-------- DOCUMENT SEGMENT
AES-XTS is the fastest cipher, you can test it by runningcryptsetup benchmark
. XTS mode will split the key in half, so specifying a 512 key size means using two AES 256 keys. Argon2ID replaced Argon2I only recently, and we are requiring 1GB of RAM, 4 core and 5 seconds of computational time to make brute-force attacks impractical. The optimal sector size is the one we set before for the SSD.
Decrypt the LUKS volume:
cryptsetup open /dev/nvme0n1p2 "cryptpart"
The content of the volume is now available at /dev/mapper/cryptpart
.
LVM volumes
In our case, LVM makes it easy to allocate virtual partitions inside an encrypted SSD partition.
Why not use the LUKS volume directly as a single partition?
For me, it’s convenient to keep my files inside a “home” partition that stays separate from the “system” one, as I can repair the system partition without affecting my personal files. But I also lived without LVM for years, so it’s not a necessity.
----------------
=== WHAT YOU WILL DO ===
1. According to the passage on LUKS encryption and LVM, what resources are required with Argon2ID to make brute-force attacks impractical? List each one.
2. Continue the passage on LUKS encryption and LVM from its final sentence.
-------- SUPPLIED MATERIAL
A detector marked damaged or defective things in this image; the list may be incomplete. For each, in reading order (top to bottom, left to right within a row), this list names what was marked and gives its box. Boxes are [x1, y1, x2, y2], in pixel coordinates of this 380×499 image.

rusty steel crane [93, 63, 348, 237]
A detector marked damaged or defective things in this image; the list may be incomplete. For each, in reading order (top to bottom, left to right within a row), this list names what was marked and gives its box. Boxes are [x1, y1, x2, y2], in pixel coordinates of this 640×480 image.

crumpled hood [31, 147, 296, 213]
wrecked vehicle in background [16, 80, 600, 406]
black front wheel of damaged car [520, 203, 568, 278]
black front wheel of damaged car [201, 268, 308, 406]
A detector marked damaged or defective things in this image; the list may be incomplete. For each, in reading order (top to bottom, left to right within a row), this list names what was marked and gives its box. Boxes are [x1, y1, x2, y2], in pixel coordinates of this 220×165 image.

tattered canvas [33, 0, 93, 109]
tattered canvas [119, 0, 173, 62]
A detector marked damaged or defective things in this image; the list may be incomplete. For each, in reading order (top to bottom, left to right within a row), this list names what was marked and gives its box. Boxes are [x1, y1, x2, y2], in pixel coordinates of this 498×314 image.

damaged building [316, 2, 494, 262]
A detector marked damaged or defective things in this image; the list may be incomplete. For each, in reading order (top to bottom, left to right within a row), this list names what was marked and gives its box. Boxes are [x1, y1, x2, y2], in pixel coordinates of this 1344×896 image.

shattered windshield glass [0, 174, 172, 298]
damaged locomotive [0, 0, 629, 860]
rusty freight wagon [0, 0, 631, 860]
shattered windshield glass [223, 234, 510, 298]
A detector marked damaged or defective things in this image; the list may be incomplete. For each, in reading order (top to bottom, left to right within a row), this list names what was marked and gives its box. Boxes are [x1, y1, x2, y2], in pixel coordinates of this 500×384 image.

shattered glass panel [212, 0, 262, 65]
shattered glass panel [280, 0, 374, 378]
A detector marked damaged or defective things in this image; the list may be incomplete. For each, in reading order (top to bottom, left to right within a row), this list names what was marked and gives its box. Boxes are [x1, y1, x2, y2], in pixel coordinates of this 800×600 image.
----------------
=== RESPONSES PER TASK ===
1.
- 1GB of RAM
- 4 cores
- 5 seconds of computational time

2.
Using LVM terminology, our decrypted LUKS volume will be used as a “physical volume” (PV). We will add this PV to a “volume group” (VG). Then, we will create different “logical volumes” (LV) that will be allocated to the VG.
# create the physical volume
pvcreate /dev/mapper/cryptpart
# create the volume group and assign the pv to it
vgcreate "os" /dev/mapper/cryptpart
# create a 25 GB logical volume for backup purpose (optional)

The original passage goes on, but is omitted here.